From the first swell of warm, gliding synth, Innocents is unmistakably a Moby record. The spacious soundscapes and disjointed, house-lite percussion could have been lifted from his coffee-table hit Play - it seems we’re going to be partying like it’s 1999 again.
But, maybe in a bid to avoid the overexposure that slightly undermined Play's brilliance (though being the first album in history to have every single song licenced for commercial use didn’t help), Innocents is a pointedly less radio-friendly affair. On opener ‘Everything Rises’, the epic swell that previously would have led into an ad-friendly hook now simply pushes on, a gentle, looping tsunami of epic synthwaves over those familiar, jutting beats. Later, ‘Saints’ brings the album’s biggest drum line, pure Nineties house, and the synths take off in a hymnal ascent. The indecipherable vocals echo, and another classic slice of Moby is born.

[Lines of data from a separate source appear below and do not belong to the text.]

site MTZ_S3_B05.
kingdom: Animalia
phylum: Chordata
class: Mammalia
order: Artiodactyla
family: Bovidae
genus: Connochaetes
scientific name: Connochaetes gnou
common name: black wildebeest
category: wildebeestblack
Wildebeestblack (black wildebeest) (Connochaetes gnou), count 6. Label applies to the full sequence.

That said, much of it is unrecognisable. Anthemic joy dominates the middle of the record, with the Wayne Coyne-featuring ‘The Perfect Life’. Here bounding euphoria couples with overblown choral backing and a George Michael-worthy guitar sashay: in isolation, I would never have guessed this was Moby. The lyrics are classic Coyne misdirection, providing that Morrissey/Marr double-whammy of a jubilant melody backed by dark words. Though the first verse deceives with twist-and-shout contentment, soon the content becomes clear: “Little Mikey steps everywhere / Knives in his pockets, bullets in his hair / He has nothing to live for, nothing left to say … Spoons and foil are all he needs, a bed and some china, a lighter and some speed – it will sing you to sleep and it will hit you awake”. Well, all that ecstatic elation had to come from somewhere I guess.
Less in-your-face exultation, but still strongly Flaming Lips-reminiscent is ‘Almost Home’, a woozy, enveloping ambience featuring indie-folker Damien Jurado. The tone is exactly Play, but the hooky drops are no longer present. Elongated and leisurely, it’s more suited to sighing than dancing. Elsewhere, Inyang Bassey guests on the prowling ‘Don’t Love Me’ – a creeping blues jam laden with chips of organ and guitar chirrups and wahs over a beastly beat that calls to mind the lighter side of Elephant.
There follows a plunge into melancholia. Mark Lanegan lends his deep, gravelly presence to ‘The Lonely Night’, a country-influenced lament layered over a generic 'Moby' beat. It’s lyrically facile (“So tired wondering around and starting over / No garden grows here now, just a one-leaf cl-ooooh-ver”), but lowers the intensity in time for lengthy coda, ‘The Dogs’. Amidst the meditative pace and whining synths, Moby tells a tale where all his darkest high-vegan prophesies have become reality: “Hope lost to fear and nothing was clear when we lost it all / This is how we tried, this is where it died, this is how we cried, like the dogs left outside”.
So whilst the Nineties flavour is strong and those distinctive synths and chord progressions have returned, this isn’t a simple rinse and repeat. There’s a huge range of styles on display, but Innocents remains a remarkably cohesive and creative record, thanks both to Moby’s instrumentation and to the album’s conceptual feel. Not just for dinner parties and Eminem disses after all.